Foreign Language Press Service

[Mob Violence Is Condemned]

Dziennik Związkowy, July 21, 1913

In America, a free, civilized, and cultured country, there occasionally erupt, like a volcano, concealed brutality and savagery. Brutality in time of war can be explained, but lynching, the vengeance of offended justice in the hands of people of violent disposition, is abhorent. How can we explain the incident which occurred in Vols, a small village in Illinois, where women neighbors tortured another woman, Mrs. Richardson, living in the same town, in a manner that even the lowest and most savage Africans would be ashamed of?

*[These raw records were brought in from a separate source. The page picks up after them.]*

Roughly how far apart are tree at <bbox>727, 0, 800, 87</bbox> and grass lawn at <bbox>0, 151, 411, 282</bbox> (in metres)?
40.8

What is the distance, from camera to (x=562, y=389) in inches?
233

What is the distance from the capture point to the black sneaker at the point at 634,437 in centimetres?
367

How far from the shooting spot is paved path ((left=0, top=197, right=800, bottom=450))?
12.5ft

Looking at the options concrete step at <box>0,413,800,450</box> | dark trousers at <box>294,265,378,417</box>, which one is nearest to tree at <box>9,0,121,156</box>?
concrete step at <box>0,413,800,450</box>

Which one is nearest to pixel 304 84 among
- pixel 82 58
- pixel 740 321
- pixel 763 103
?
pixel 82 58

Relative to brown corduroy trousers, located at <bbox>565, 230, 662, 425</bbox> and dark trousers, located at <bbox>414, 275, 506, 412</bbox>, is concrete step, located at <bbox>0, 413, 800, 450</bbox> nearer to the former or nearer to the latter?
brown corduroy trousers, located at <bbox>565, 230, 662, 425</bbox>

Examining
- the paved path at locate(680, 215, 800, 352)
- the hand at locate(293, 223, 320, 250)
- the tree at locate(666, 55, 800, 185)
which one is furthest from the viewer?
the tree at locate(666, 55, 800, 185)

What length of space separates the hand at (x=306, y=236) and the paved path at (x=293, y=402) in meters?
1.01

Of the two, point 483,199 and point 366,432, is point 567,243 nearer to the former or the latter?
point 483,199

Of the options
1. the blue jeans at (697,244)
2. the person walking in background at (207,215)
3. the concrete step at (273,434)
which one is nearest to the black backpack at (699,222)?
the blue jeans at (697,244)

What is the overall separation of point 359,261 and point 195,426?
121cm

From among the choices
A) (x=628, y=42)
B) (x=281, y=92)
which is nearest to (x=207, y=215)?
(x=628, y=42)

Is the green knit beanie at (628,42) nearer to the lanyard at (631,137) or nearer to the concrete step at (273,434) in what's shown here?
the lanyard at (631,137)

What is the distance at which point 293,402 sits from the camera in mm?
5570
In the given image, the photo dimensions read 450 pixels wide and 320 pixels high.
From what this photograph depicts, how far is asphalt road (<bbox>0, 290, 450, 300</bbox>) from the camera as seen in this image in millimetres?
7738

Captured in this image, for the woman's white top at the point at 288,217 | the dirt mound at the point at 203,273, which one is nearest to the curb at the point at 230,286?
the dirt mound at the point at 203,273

The life of this woman might have been immoral, yet nobody is entitled to punish her in such a beastly manner as did these "ladies". All masked, they rushed to the home of the victim, demolished her small grocery store and, in the presence of her invalid husband, dragged her by the hair into the street, beating her mercilessly, and throwing her after some time 2into a puddle of mud. Women in their hysterical madness are more brutal than the most bloodthirsty beasts, but this "parade" was witnessed by men, youths, and children without anybody trying to defend, the unhappy woman. This is a very sad example of the degeneracy and savagery of some American women. It is one more evidence of the extremism to which stupid hypocrisy and wrongly understood morality are leading us.